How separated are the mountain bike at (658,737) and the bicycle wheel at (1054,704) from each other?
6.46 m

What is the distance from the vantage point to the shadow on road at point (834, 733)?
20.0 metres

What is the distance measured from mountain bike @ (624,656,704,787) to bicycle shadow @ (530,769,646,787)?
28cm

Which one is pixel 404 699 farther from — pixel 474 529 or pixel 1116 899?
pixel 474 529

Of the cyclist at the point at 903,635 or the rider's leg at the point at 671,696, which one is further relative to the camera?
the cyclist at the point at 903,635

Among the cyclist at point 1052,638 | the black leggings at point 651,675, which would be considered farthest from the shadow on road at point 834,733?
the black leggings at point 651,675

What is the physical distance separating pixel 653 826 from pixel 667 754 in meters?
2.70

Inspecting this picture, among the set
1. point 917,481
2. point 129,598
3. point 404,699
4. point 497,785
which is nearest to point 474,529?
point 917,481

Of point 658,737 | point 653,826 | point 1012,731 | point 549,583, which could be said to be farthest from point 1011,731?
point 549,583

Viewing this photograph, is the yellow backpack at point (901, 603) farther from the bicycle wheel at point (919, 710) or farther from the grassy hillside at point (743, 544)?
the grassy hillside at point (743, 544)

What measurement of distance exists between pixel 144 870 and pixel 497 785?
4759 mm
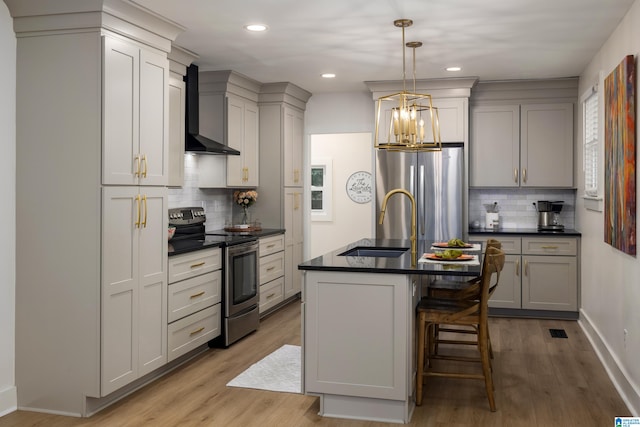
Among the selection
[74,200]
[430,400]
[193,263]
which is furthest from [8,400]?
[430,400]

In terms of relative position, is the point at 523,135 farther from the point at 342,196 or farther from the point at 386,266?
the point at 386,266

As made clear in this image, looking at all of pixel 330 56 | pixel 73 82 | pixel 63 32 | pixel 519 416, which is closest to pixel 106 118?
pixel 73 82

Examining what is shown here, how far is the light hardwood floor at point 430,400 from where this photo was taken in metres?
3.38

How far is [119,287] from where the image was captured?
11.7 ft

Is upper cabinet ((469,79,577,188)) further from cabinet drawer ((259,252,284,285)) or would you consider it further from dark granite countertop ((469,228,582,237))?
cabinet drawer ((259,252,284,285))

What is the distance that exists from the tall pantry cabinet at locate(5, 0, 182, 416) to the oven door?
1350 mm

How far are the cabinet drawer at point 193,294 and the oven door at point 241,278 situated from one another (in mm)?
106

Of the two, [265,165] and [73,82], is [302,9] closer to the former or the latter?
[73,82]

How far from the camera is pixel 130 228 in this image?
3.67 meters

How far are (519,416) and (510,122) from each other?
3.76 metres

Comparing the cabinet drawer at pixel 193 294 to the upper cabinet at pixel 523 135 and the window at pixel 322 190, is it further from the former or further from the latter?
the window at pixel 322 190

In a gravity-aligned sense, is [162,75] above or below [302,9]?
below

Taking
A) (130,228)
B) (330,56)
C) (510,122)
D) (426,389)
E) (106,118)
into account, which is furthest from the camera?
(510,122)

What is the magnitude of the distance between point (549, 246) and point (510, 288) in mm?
———
TASK: Rewrite all of the rows above, replacing "oven door" with "stove door" and leaving everything else the same. Omit the pictures from your answer.

ANSWER IN FULL:
How separated are the mountain bike at (658,737) and the bicycle wheel at (1054,704) from each other?
6.46 m

What is the distance from the vantage point to the shadow on road at point (834, 733)?
20.0 metres

What is the distance measured from mountain bike @ (624,656,704,787) to bicycle shadow @ (530,769,646,787)?
28cm

Which one is pixel 404 699 farther from — pixel 474 529 or pixel 1116 899?
pixel 474 529

Of the cyclist at the point at 903,635 or the rider's leg at the point at 671,696, which one is further relative to the camera?
the cyclist at the point at 903,635

Among the cyclist at point 1052,638 | the black leggings at point 651,675, which would be considered farthest from the shadow on road at point 834,733?
the black leggings at point 651,675

What is the physical distance separating pixel 653 826 from pixel 667 754 in meters?
2.70

Inspecting this picture, among the set
1. point 917,481
2. point 129,598
3. point 404,699
4. point 497,785
which is nearest to point 474,529?
point 917,481

Of point 658,737 | point 653,826 | point 1012,731 | point 549,583, which could be said to be farthest from point 1011,731?
point 549,583

Viewing this photograph, is the yellow backpack at point (901, 603) farther from the bicycle wheel at point (919, 710) or farther from the grassy hillside at point (743, 544)?
the grassy hillside at point (743, 544)

What measurement of distance exists between pixel 144 870 and pixel 497 785?
4759 mm
Among the selection
[74,200]
[430,400]
[193,263]
which is furthest from [8,400]?
[430,400]

In terms of relative position, is the point at 523,135 farther from the point at 342,196 or farther from the point at 386,266?
the point at 386,266

As made clear in this image, looking at all of pixel 330 56 | pixel 73 82 | pixel 63 32 | pixel 519 416, which is closest to pixel 106 118?
pixel 73 82

Examining what is shown here, how far is the light hardwood floor at point 430,400 from where this photo was taken in metres?
3.38

How far is [119,287] from where the image was captured?
11.7 ft

Is upper cabinet ((469,79,577,188)) further from cabinet drawer ((259,252,284,285)) or would you consider it further from dark granite countertop ((469,228,582,237))?
cabinet drawer ((259,252,284,285))

What is the distance that exists from the tall pantry cabinet at locate(5, 0, 182, 416) to the stove door?
1350 mm

How far are the cabinet drawer at point 193,294 and the stove door at point 241,278 situated from one another (in mm)?
106

Of the two, [265,165] and [73,82], is [302,9] closer to the former or the latter?
[73,82]

How far from the camera is pixel 130 228 in this image?
3.67 meters

How far are (519,416) and (510,122) from each other?
3.76 metres

Comparing the cabinet drawer at pixel 193 294 to the upper cabinet at pixel 523 135 and the window at pixel 322 190, is it further from the former or further from the latter?
the window at pixel 322 190

In a gravity-aligned sense, is [162,75] above or below [302,9]?
below

Taking
A) (130,228)
B) (330,56)
C) (510,122)
D) (426,389)
E) (106,118)
into account, which is furthest from the camera?
(510,122)

What is the magnitude of the distance between point (549, 246) and point (510, 288) in mm?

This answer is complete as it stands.